*EXERCISE REQUIREMENTS*
Could you rewrite the paragraph of the text on the United Nations that begins "This judgment explains" more briefly, keeping its main facts?

— BEGIN TEXT —

In her own study of "the Self-Destruction of the United Nations," Hazzard describes the witchhunt in detail, revealing how "the majority of the `international' United Nations Secretariat work force" was made subject to FBI screening and approval in a secret agreement with the State Department for which the only apparent partial precedent was an edict of Mussolini's concerning the League of Nations Secretariat. This secret agreement was "a landmark in United Nations affairs and the ascertainable point at which the international Secretariat delivered itself conclusively, in its earliest years, into the hands of national interest...in direct violation of the United Nations Charter." She observes that had a similar compact been discovered with the Soviet Union, "the international outcry would have been such as, in all probability, to bring down the United Nations itself"; in this case, exposure passed in silence, in accordance with the usual conventions. The U.N. submitted in fear of losing U.S. appropriations. "The United States concept of the `international'," Hazzard concludes, "was -- as it continues to be -- at best a sort of benign unilateralism through which American policies would work uncontested for everybody's benefit."53
This judgment explains the attitude of articulate U.S. opinion and the media towards the U.N. over the years. When the U.N. was a docile instrument of the United States, there was much indignation over Soviet negativism while distinguished social scientists reflected upon its sources in Russian culture and child-rearing practices. As the organization fell under "the tyranny of the majority" -- otherwise called "democracy" -- attitudes shifted to the current "skepticism and anguish," with equally profound musings on the cultural failings of the benighted majority.
The same attitudes are expressed towards other international organizations. When Latin American delegates, at a meeting of the Organization of American States, refused to bend to the U.S. will over the ham-handed efforts of the Reaganites to unseat General Noriega in Panama after he had outlived his usefulness, Times correspondent Elaine Sciolino observed sadly that "over the years, the O.A.S. has lost much of its authority as the conscience of Latin America" (Feb. 29, 1988) -- in translation, it no longer follows U.S. orders.
Throughout, it is presupposed, beyond question, that what the United States does and stands for is right and good; if others fail to recognize this moral rectitude, plainly they are at fault. The naiveté is not without a certain childlike appeal -- which quickly fades, however, when we recognize how it is converted into an instrument for inflicting suffering and pain.

— END TEXT —
— BEGIN DATA RECORDS —

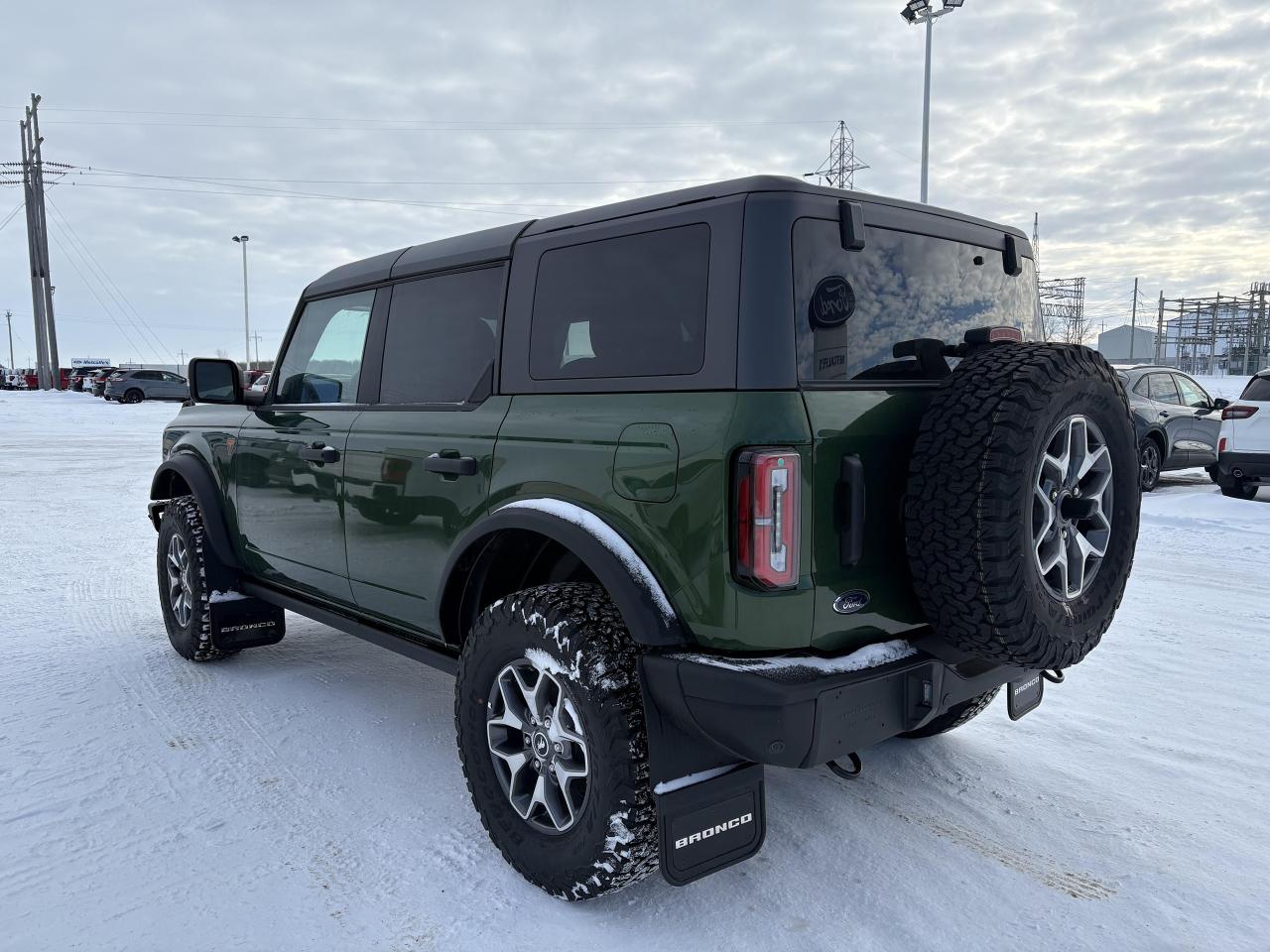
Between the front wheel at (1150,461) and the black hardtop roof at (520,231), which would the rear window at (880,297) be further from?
the front wheel at (1150,461)

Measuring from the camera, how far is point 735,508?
2.32 m

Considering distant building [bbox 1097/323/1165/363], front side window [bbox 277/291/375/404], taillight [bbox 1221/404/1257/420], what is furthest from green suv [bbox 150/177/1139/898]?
distant building [bbox 1097/323/1165/363]

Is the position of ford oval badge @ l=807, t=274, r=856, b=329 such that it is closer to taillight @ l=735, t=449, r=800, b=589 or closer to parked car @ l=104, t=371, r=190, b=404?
taillight @ l=735, t=449, r=800, b=589

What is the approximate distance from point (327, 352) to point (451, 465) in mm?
1411

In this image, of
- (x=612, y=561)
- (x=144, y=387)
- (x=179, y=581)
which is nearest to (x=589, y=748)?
(x=612, y=561)

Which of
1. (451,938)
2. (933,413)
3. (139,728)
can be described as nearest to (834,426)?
(933,413)

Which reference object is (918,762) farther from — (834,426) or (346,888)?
(346,888)

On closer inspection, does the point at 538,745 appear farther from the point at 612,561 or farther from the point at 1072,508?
the point at 1072,508

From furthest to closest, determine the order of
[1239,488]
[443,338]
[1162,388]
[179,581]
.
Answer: [1162,388], [1239,488], [179,581], [443,338]

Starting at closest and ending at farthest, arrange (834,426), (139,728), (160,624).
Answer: (834,426), (139,728), (160,624)

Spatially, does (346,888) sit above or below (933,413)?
below

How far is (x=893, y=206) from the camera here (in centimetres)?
284

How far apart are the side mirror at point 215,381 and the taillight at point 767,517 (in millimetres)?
3150

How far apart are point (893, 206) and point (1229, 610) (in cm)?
438
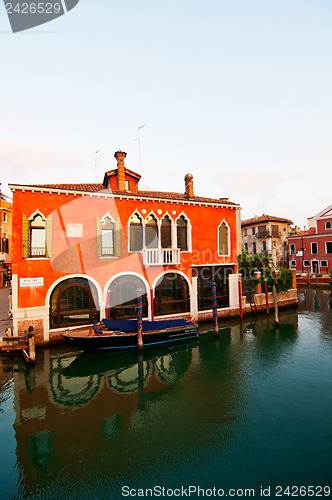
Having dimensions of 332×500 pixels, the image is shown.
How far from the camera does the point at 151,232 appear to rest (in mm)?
14688

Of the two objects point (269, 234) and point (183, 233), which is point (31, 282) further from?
point (269, 234)

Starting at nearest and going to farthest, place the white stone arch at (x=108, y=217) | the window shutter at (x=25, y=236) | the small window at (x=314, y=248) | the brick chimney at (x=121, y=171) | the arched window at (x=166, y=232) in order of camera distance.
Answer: the window shutter at (x=25, y=236) → the white stone arch at (x=108, y=217) → the brick chimney at (x=121, y=171) → the arched window at (x=166, y=232) → the small window at (x=314, y=248)

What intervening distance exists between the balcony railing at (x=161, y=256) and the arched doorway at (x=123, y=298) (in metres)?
1.20

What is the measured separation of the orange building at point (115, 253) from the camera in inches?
472

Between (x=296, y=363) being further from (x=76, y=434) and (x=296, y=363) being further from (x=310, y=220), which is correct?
(x=310, y=220)

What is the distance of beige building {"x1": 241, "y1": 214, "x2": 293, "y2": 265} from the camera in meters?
39.3

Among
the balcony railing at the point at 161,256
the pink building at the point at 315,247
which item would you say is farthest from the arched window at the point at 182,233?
the pink building at the point at 315,247

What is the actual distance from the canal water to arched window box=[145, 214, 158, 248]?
5719 mm

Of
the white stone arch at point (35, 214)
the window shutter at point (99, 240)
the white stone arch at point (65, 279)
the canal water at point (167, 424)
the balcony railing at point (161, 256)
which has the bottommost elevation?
the canal water at point (167, 424)

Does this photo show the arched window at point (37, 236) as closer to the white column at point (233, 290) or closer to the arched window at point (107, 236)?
the arched window at point (107, 236)

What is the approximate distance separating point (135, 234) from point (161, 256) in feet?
6.15

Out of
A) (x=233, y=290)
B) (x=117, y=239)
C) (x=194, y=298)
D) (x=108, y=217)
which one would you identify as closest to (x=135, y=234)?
(x=117, y=239)

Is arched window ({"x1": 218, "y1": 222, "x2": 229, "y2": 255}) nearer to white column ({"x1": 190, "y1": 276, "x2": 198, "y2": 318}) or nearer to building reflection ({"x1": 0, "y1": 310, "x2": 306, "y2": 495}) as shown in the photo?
white column ({"x1": 190, "y1": 276, "x2": 198, "y2": 318})

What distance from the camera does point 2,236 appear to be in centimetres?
3334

— END DATA RECORDS —

*COMPLETED EXERCISE*
This judgment accounts for how articulate U.S. opinion and the media have regarded the U.N. over the years. While the U.N. was a docile instrument of the United States, Soviet negativism drew indignation, and distinguished social scientists traced it to Russian culture and child-rearing. Once the organization fell under "the tyranny of the majority," also called "democracy," attitudes shifted to today's "skepticism and anguish," with equally profound musings on the cultural failings of the majority.